Lewis Ruddock, Externals and Press Director, Sexpression:UK, said ‘The results of the poll exemplify what we have long known, young people want and need more RSE. We must listen to young people and tailor RSE to what they find relatable and useful. 

‘The introduction of statutory RSE was a huge step, yet it is heavily reliant on quality implementation across England to be a success. Due to the variable support available to schools, young people are still missing out on high-quality comprehensive RSE. With gaps at home, many young people depend on schools for RSE, as such, schools need adequate support to facilitate this.

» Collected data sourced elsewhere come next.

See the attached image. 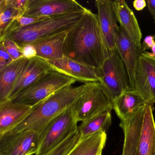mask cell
<instances>
[{
  "mask_svg": "<svg viewBox=\"0 0 155 155\" xmlns=\"http://www.w3.org/2000/svg\"><path fill=\"white\" fill-rule=\"evenodd\" d=\"M34 106L7 100L0 103V136L15 128L33 110Z\"/></svg>",
  "mask_w": 155,
  "mask_h": 155,
  "instance_id": "9a60e30c",
  "label": "cell"
},
{
  "mask_svg": "<svg viewBox=\"0 0 155 155\" xmlns=\"http://www.w3.org/2000/svg\"><path fill=\"white\" fill-rule=\"evenodd\" d=\"M76 81L58 71L47 72L12 101L34 106L56 91L73 85Z\"/></svg>",
  "mask_w": 155,
  "mask_h": 155,
  "instance_id": "5b68a950",
  "label": "cell"
},
{
  "mask_svg": "<svg viewBox=\"0 0 155 155\" xmlns=\"http://www.w3.org/2000/svg\"><path fill=\"white\" fill-rule=\"evenodd\" d=\"M99 82L111 103L123 92L132 89L125 65L117 50L107 58L100 68Z\"/></svg>",
  "mask_w": 155,
  "mask_h": 155,
  "instance_id": "52a82bcc",
  "label": "cell"
},
{
  "mask_svg": "<svg viewBox=\"0 0 155 155\" xmlns=\"http://www.w3.org/2000/svg\"><path fill=\"white\" fill-rule=\"evenodd\" d=\"M72 108L78 122L113 109L112 103L99 81L84 83L83 91Z\"/></svg>",
  "mask_w": 155,
  "mask_h": 155,
  "instance_id": "8992f818",
  "label": "cell"
},
{
  "mask_svg": "<svg viewBox=\"0 0 155 155\" xmlns=\"http://www.w3.org/2000/svg\"><path fill=\"white\" fill-rule=\"evenodd\" d=\"M136 90L147 103H155V58L147 52L140 57L136 72Z\"/></svg>",
  "mask_w": 155,
  "mask_h": 155,
  "instance_id": "8fae6325",
  "label": "cell"
},
{
  "mask_svg": "<svg viewBox=\"0 0 155 155\" xmlns=\"http://www.w3.org/2000/svg\"><path fill=\"white\" fill-rule=\"evenodd\" d=\"M117 22L134 44L141 46L142 35L137 20L134 12L124 0L114 1Z\"/></svg>",
  "mask_w": 155,
  "mask_h": 155,
  "instance_id": "ac0fdd59",
  "label": "cell"
},
{
  "mask_svg": "<svg viewBox=\"0 0 155 155\" xmlns=\"http://www.w3.org/2000/svg\"><path fill=\"white\" fill-rule=\"evenodd\" d=\"M21 16V12L12 6L10 0L0 1V38L12 22Z\"/></svg>",
  "mask_w": 155,
  "mask_h": 155,
  "instance_id": "cb8c5ba5",
  "label": "cell"
},
{
  "mask_svg": "<svg viewBox=\"0 0 155 155\" xmlns=\"http://www.w3.org/2000/svg\"><path fill=\"white\" fill-rule=\"evenodd\" d=\"M98 155H102V152H101V153H100Z\"/></svg>",
  "mask_w": 155,
  "mask_h": 155,
  "instance_id": "e575fe53",
  "label": "cell"
},
{
  "mask_svg": "<svg viewBox=\"0 0 155 155\" xmlns=\"http://www.w3.org/2000/svg\"><path fill=\"white\" fill-rule=\"evenodd\" d=\"M78 120L72 107L61 113L47 125L40 134L35 155H45L78 130Z\"/></svg>",
  "mask_w": 155,
  "mask_h": 155,
  "instance_id": "277c9868",
  "label": "cell"
},
{
  "mask_svg": "<svg viewBox=\"0 0 155 155\" xmlns=\"http://www.w3.org/2000/svg\"><path fill=\"white\" fill-rule=\"evenodd\" d=\"M111 111L99 113L82 121L78 127L80 139L85 138L98 132H105L111 124Z\"/></svg>",
  "mask_w": 155,
  "mask_h": 155,
  "instance_id": "603a6c76",
  "label": "cell"
},
{
  "mask_svg": "<svg viewBox=\"0 0 155 155\" xmlns=\"http://www.w3.org/2000/svg\"><path fill=\"white\" fill-rule=\"evenodd\" d=\"M155 37L153 36H147L144 39L142 46V51H146L147 50L151 49L155 42L154 41Z\"/></svg>",
  "mask_w": 155,
  "mask_h": 155,
  "instance_id": "4dcf8cb0",
  "label": "cell"
},
{
  "mask_svg": "<svg viewBox=\"0 0 155 155\" xmlns=\"http://www.w3.org/2000/svg\"><path fill=\"white\" fill-rule=\"evenodd\" d=\"M87 9L75 0H30L22 16L49 18L84 12Z\"/></svg>",
  "mask_w": 155,
  "mask_h": 155,
  "instance_id": "30bf717a",
  "label": "cell"
},
{
  "mask_svg": "<svg viewBox=\"0 0 155 155\" xmlns=\"http://www.w3.org/2000/svg\"><path fill=\"white\" fill-rule=\"evenodd\" d=\"M147 2L149 12L155 18V0H147Z\"/></svg>",
  "mask_w": 155,
  "mask_h": 155,
  "instance_id": "d6a6232c",
  "label": "cell"
},
{
  "mask_svg": "<svg viewBox=\"0 0 155 155\" xmlns=\"http://www.w3.org/2000/svg\"><path fill=\"white\" fill-rule=\"evenodd\" d=\"M0 43H2L7 51L9 54L13 61L23 58L20 47L13 41L9 39L3 40Z\"/></svg>",
  "mask_w": 155,
  "mask_h": 155,
  "instance_id": "4316f807",
  "label": "cell"
},
{
  "mask_svg": "<svg viewBox=\"0 0 155 155\" xmlns=\"http://www.w3.org/2000/svg\"><path fill=\"white\" fill-rule=\"evenodd\" d=\"M68 31L50 35L31 43L37 51V57L47 61L64 58L63 48Z\"/></svg>",
  "mask_w": 155,
  "mask_h": 155,
  "instance_id": "2e32d148",
  "label": "cell"
},
{
  "mask_svg": "<svg viewBox=\"0 0 155 155\" xmlns=\"http://www.w3.org/2000/svg\"><path fill=\"white\" fill-rule=\"evenodd\" d=\"M48 61L55 71L72 78L77 81L84 83L99 82L102 77L100 69L87 66L65 57L60 59Z\"/></svg>",
  "mask_w": 155,
  "mask_h": 155,
  "instance_id": "4fadbf2b",
  "label": "cell"
},
{
  "mask_svg": "<svg viewBox=\"0 0 155 155\" xmlns=\"http://www.w3.org/2000/svg\"><path fill=\"white\" fill-rule=\"evenodd\" d=\"M137 155H155V122L152 105L150 103H146L144 106Z\"/></svg>",
  "mask_w": 155,
  "mask_h": 155,
  "instance_id": "e0dca14e",
  "label": "cell"
},
{
  "mask_svg": "<svg viewBox=\"0 0 155 155\" xmlns=\"http://www.w3.org/2000/svg\"><path fill=\"white\" fill-rule=\"evenodd\" d=\"M30 0H10L11 3L16 9L21 12L23 16L28 6Z\"/></svg>",
  "mask_w": 155,
  "mask_h": 155,
  "instance_id": "f546056e",
  "label": "cell"
},
{
  "mask_svg": "<svg viewBox=\"0 0 155 155\" xmlns=\"http://www.w3.org/2000/svg\"><path fill=\"white\" fill-rule=\"evenodd\" d=\"M133 7L136 10H142L147 6V2L145 0H135L133 2Z\"/></svg>",
  "mask_w": 155,
  "mask_h": 155,
  "instance_id": "1f68e13d",
  "label": "cell"
},
{
  "mask_svg": "<svg viewBox=\"0 0 155 155\" xmlns=\"http://www.w3.org/2000/svg\"><path fill=\"white\" fill-rule=\"evenodd\" d=\"M84 84L67 86L34 105L29 115L12 131L34 130L41 134L47 125L61 113L76 103L82 93Z\"/></svg>",
  "mask_w": 155,
  "mask_h": 155,
  "instance_id": "7a4b0ae2",
  "label": "cell"
},
{
  "mask_svg": "<svg viewBox=\"0 0 155 155\" xmlns=\"http://www.w3.org/2000/svg\"><path fill=\"white\" fill-rule=\"evenodd\" d=\"M30 60L23 57L0 71V103L8 100L16 81Z\"/></svg>",
  "mask_w": 155,
  "mask_h": 155,
  "instance_id": "44dd1931",
  "label": "cell"
},
{
  "mask_svg": "<svg viewBox=\"0 0 155 155\" xmlns=\"http://www.w3.org/2000/svg\"><path fill=\"white\" fill-rule=\"evenodd\" d=\"M147 103L137 91L130 89L123 92L113 101L112 108L120 121H124L135 115Z\"/></svg>",
  "mask_w": 155,
  "mask_h": 155,
  "instance_id": "d6986e66",
  "label": "cell"
},
{
  "mask_svg": "<svg viewBox=\"0 0 155 155\" xmlns=\"http://www.w3.org/2000/svg\"><path fill=\"white\" fill-rule=\"evenodd\" d=\"M54 71L48 61L38 57L31 59L18 78L7 100L12 101L49 71Z\"/></svg>",
  "mask_w": 155,
  "mask_h": 155,
  "instance_id": "5bb4252c",
  "label": "cell"
},
{
  "mask_svg": "<svg viewBox=\"0 0 155 155\" xmlns=\"http://www.w3.org/2000/svg\"><path fill=\"white\" fill-rule=\"evenodd\" d=\"M84 12L51 17L32 25L17 29L6 34L0 39V42L5 39H9L21 47L50 35L68 30L80 19Z\"/></svg>",
  "mask_w": 155,
  "mask_h": 155,
  "instance_id": "3957f363",
  "label": "cell"
},
{
  "mask_svg": "<svg viewBox=\"0 0 155 155\" xmlns=\"http://www.w3.org/2000/svg\"><path fill=\"white\" fill-rule=\"evenodd\" d=\"M117 49L126 67L130 87L136 90L135 76L139 61L143 52L142 46L133 43L122 28L119 26Z\"/></svg>",
  "mask_w": 155,
  "mask_h": 155,
  "instance_id": "7c38bea8",
  "label": "cell"
},
{
  "mask_svg": "<svg viewBox=\"0 0 155 155\" xmlns=\"http://www.w3.org/2000/svg\"><path fill=\"white\" fill-rule=\"evenodd\" d=\"M80 139L78 130L45 155H68L79 141Z\"/></svg>",
  "mask_w": 155,
  "mask_h": 155,
  "instance_id": "d4e9b609",
  "label": "cell"
},
{
  "mask_svg": "<svg viewBox=\"0 0 155 155\" xmlns=\"http://www.w3.org/2000/svg\"><path fill=\"white\" fill-rule=\"evenodd\" d=\"M49 18H51V17H49ZM48 18H49V17H27L21 16L12 22V24L10 25V26L7 30L4 36L0 39L2 38L6 34L12 31L32 25V24L46 19Z\"/></svg>",
  "mask_w": 155,
  "mask_h": 155,
  "instance_id": "484cf974",
  "label": "cell"
},
{
  "mask_svg": "<svg viewBox=\"0 0 155 155\" xmlns=\"http://www.w3.org/2000/svg\"><path fill=\"white\" fill-rule=\"evenodd\" d=\"M107 139L105 132H97L85 138L80 139L68 155H98L102 152Z\"/></svg>",
  "mask_w": 155,
  "mask_h": 155,
  "instance_id": "7402d4cb",
  "label": "cell"
},
{
  "mask_svg": "<svg viewBox=\"0 0 155 155\" xmlns=\"http://www.w3.org/2000/svg\"><path fill=\"white\" fill-rule=\"evenodd\" d=\"M151 50L152 52H147V53L148 55H149L150 57L155 58V43L151 48Z\"/></svg>",
  "mask_w": 155,
  "mask_h": 155,
  "instance_id": "836d02e7",
  "label": "cell"
},
{
  "mask_svg": "<svg viewBox=\"0 0 155 155\" xmlns=\"http://www.w3.org/2000/svg\"><path fill=\"white\" fill-rule=\"evenodd\" d=\"M40 134L34 130L12 131L0 136V155H32L39 146Z\"/></svg>",
  "mask_w": 155,
  "mask_h": 155,
  "instance_id": "ba28073f",
  "label": "cell"
},
{
  "mask_svg": "<svg viewBox=\"0 0 155 155\" xmlns=\"http://www.w3.org/2000/svg\"><path fill=\"white\" fill-rule=\"evenodd\" d=\"M2 43H0V71L13 61Z\"/></svg>",
  "mask_w": 155,
  "mask_h": 155,
  "instance_id": "83f0119b",
  "label": "cell"
},
{
  "mask_svg": "<svg viewBox=\"0 0 155 155\" xmlns=\"http://www.w3.org/2000/svg\"><path fill=\"white\" fill-rule=\"evenodd\" d=\"M64 57L100 69L108 58L97 15L87 9L68 31L63 48Z\"/></svg>",
  "mask_w": 155,
  "mask_h": 155,
  "instance_id": "6da1fadb",
  "label": "cell"
},
{
  "mask_svg": "<svg viewBox=\"0 0 155 155\" xmlns=\"http://www.w3.org/2000/svg\"><path fill=\"white\" fill-rule=\"evenodd\" d=\"M100 29L108 58L117 51V37L119 26L115 12L114 1L97 0Z\"/></svg>",
  "mask_w": 155,
  "mask_h": 155,
  "instance_id": "9c48e42d",
  "label": "cell"
},
{
  "mask_svg": "<svg viewBox=\"0 0 155 155\" xmlns=\"http://www.w3.org/2000/svg\"><path fill=\"white\" fill-rule=\"evenodd\" d=\"M144 107L131 117L124 121H120V126L124 135L122 155H137V146L143 120Z\"/></svg>",
  "mask_w": 155,
  "mask_h": 155,
  "instance_id": "ffe728a7",
  "label": "cell"
},
{
  "mask_svg": "<svg viewBox=\"0 0 155 155\" xmlns=\"http://www.w3.org/2000/svg\"><path fill=\"white\" fill-rule=\"evenodd\" d=\"M20 48L24 58L31 59L37 57V51L35 47L31 43L23 45Z\"/></svg>",
  "mask_w": 155,
  "mask_h": 155,
  "instance_id": "f1b7e54d",
  "label": "cell"
}]
</instances>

Sexpression:UK fully supports the Sex Education Forum in pushing for relevant measures including training, monitoring and funding to ensure schools are fully equipped to deliver RSE that young people need, want and deserve.’

About Sexpression:UK 

Sexpression:UK, a partner of the Sex Education Forum, is a near-peer independent UK charity with the goal of empowering young people to make decisions about relationships and sex by running informal and comprehensive RSE in the community.

About the Sex Education Forum 

As the voice of Relationships and Sex Education (RSE) in England we promote and protect the physical and mental health of children and young people by improving their access to RSE.
We bring together our partners and wider stakeholders to share best practice, research, monitor the provision of RSE, explore and respond to new themes and identify gaps. Working together with our partners, members and wider stakeholders is central to everything we do. We support educators with high-quality training, resources and a membership scheme, so they can be competent and confident providers of RSE, in partnership with parents, carers, children and young people.